● Record set:
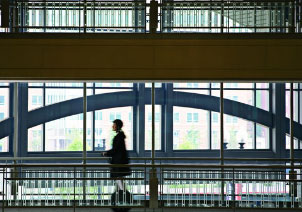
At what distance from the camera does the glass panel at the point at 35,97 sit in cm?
1529

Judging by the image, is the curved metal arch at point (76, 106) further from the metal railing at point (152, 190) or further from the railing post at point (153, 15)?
the railing post at point (153, 15)

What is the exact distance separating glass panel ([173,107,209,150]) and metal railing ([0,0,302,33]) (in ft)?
8.78

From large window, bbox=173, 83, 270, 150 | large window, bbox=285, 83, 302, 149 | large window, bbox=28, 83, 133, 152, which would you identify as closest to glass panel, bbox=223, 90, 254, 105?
large window, bbox=173, 83, 270, 150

● Task prompt:
Write out the full listing verbatim, excluding its pictures.

● Answer to the task:
At what distance from the camera does the glass panel at the point at 35,97 sit in cm?
1529

Judging by the image, is the curved metal arch at point (76, 106) further from the metal railing at point (152, 190) or further from the railing post at point (153, 15)?
the railing post at point (153, 15)

What is the exact distance separating glass panel ([173,107,209,150]) and metal railing ([0,0,302,33]) (in ft)?
8.78

From large window, bbox=173, 83, 270, 150 | large window, bbox=285, 83, 302, 149 | large window, bbox=28, 83, 133, 152, which would you identify as closest to glass panel, bbox=223, 90, 254, 105?
large window, bbox=173, 83, 270, 150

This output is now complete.